[Recorded data]

⁂

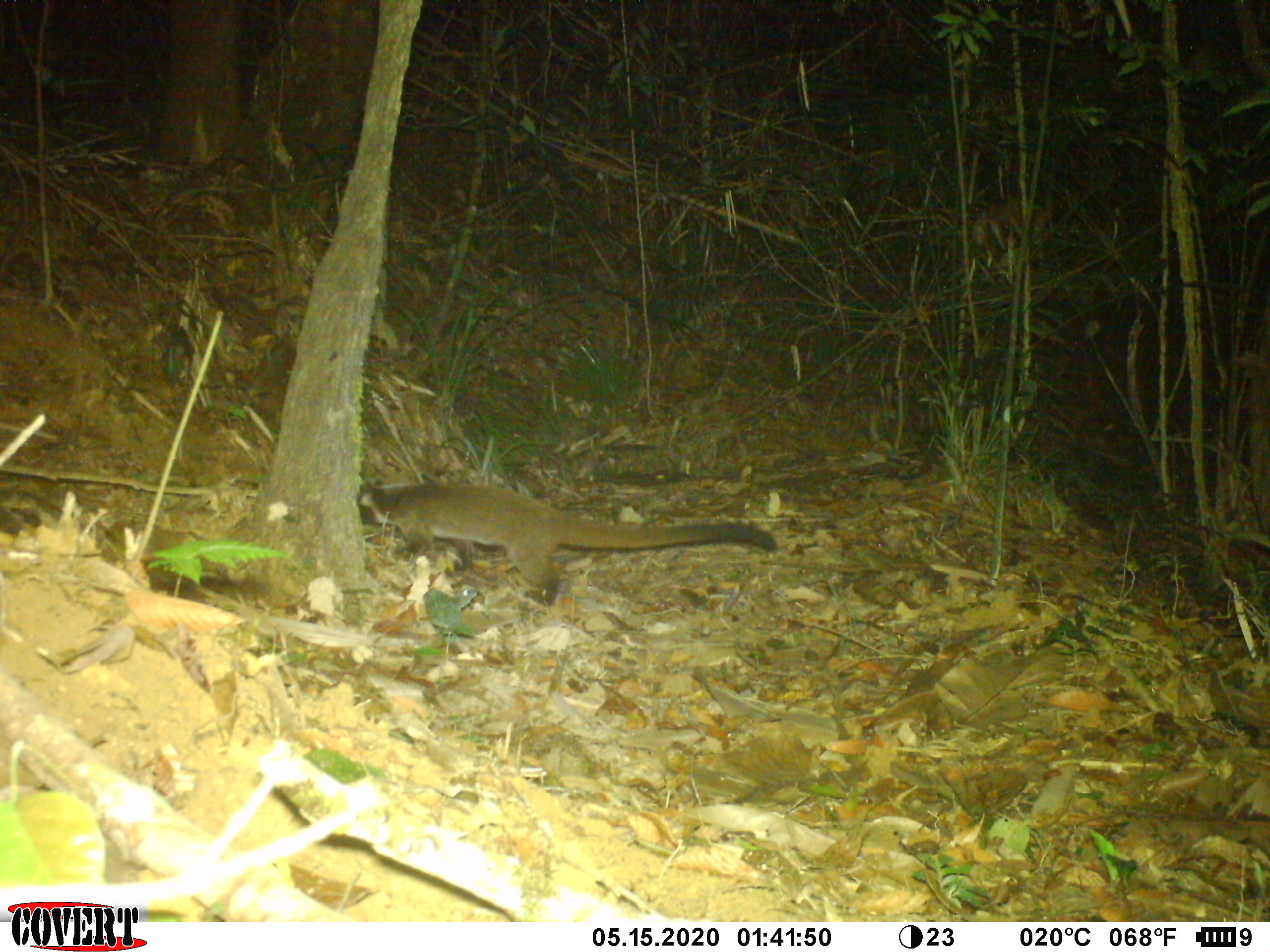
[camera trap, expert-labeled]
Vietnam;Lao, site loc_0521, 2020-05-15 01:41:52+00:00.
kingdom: Animalia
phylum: Chordata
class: Mammalia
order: Carnivora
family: Viverridae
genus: Paguma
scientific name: Paguma larvata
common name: masked palm civet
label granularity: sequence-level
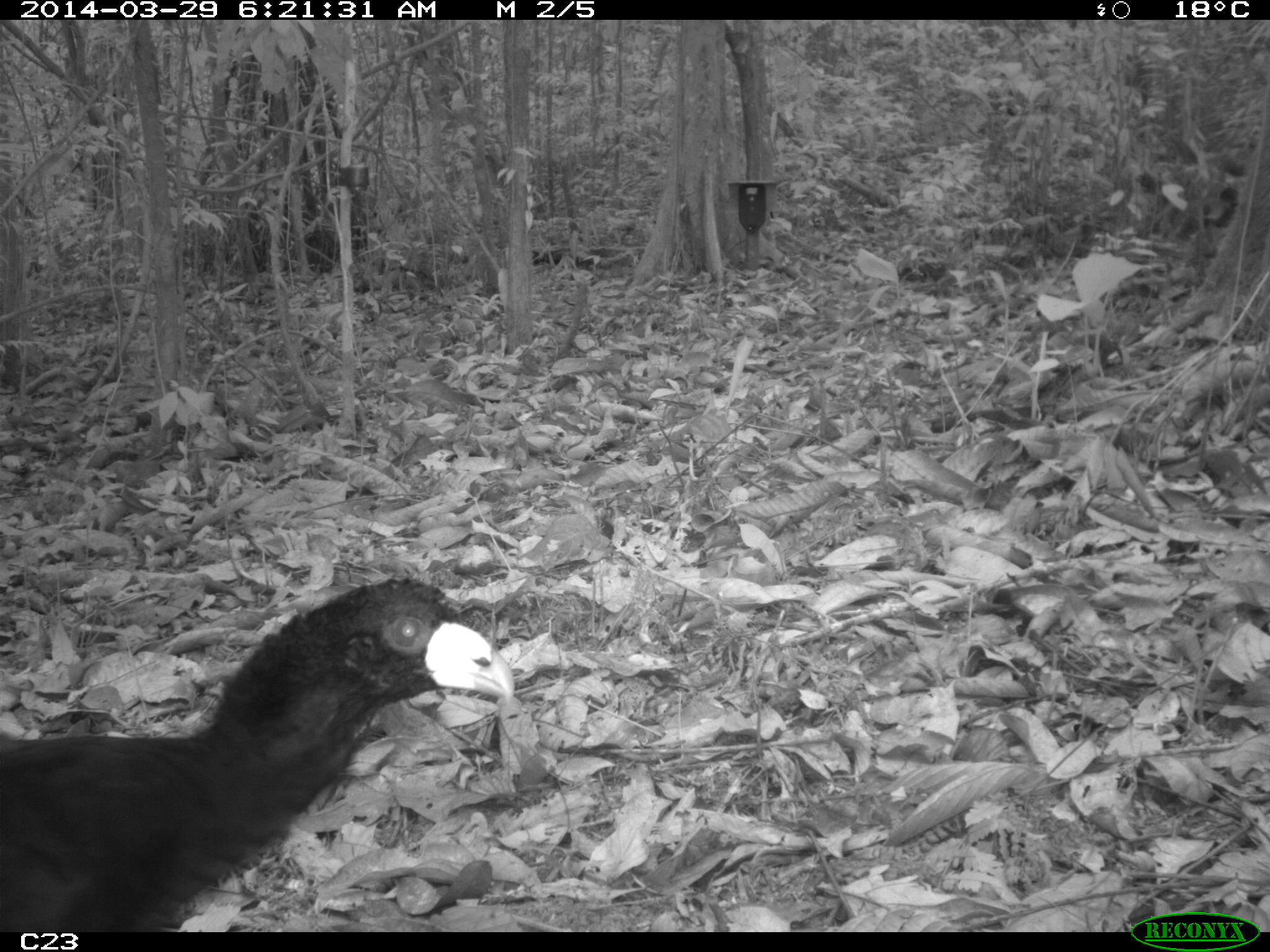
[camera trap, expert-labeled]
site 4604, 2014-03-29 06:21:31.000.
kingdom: Animalia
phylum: Chordata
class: Aves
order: Galliformes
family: Cracidae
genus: Crax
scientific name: Crax alector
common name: black curassow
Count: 1.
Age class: adult.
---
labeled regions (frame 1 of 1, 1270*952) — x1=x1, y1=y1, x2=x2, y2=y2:
crax alector: x1=0, y1=577, x2=516, y2=931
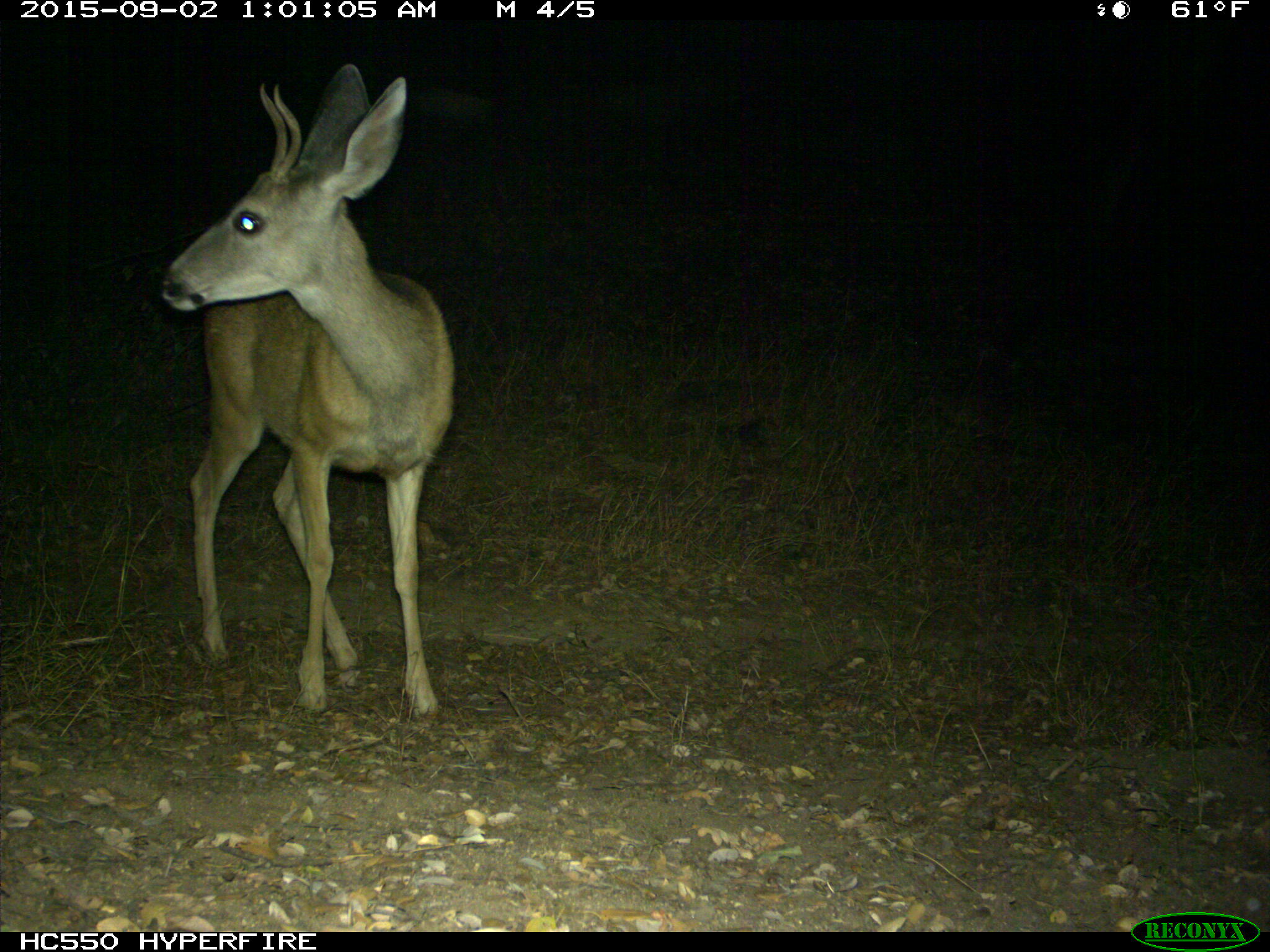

⁂

Exercise :: Set down every entry exactly as it appears, but skip the pictures.

Completed task ::
[camera trap, expert-labeled]
Vietnam;Lao, site loc_0521, 2020-05-15 01:41:52+00:00.
kingdom: Animalia
phylum: Chordata
class: Mammalia
order: Carnivora
family: Viverridae
genus: Paguma
scientific name: Paguma larvata
common name: masked palm civet
label granularity: sequence-level
[camera trap, expert-labeled]
site 4604, 2014-03-29 06:21:31.000.
kingdom: Animalia
phylum: Chordata
class: Aves
order: Galliformes
family: Cracidae
genus: Crax
scientific name: Crax alector
common name: black curassow
Count: 1.
Age class: adult.
---
labeled regions (frame 1 of 1, 1270*952) — x1=x1, y1=y1, x2=x2, y2=y2:
crax alector: x1=0, y1=577, x2=516, y2=931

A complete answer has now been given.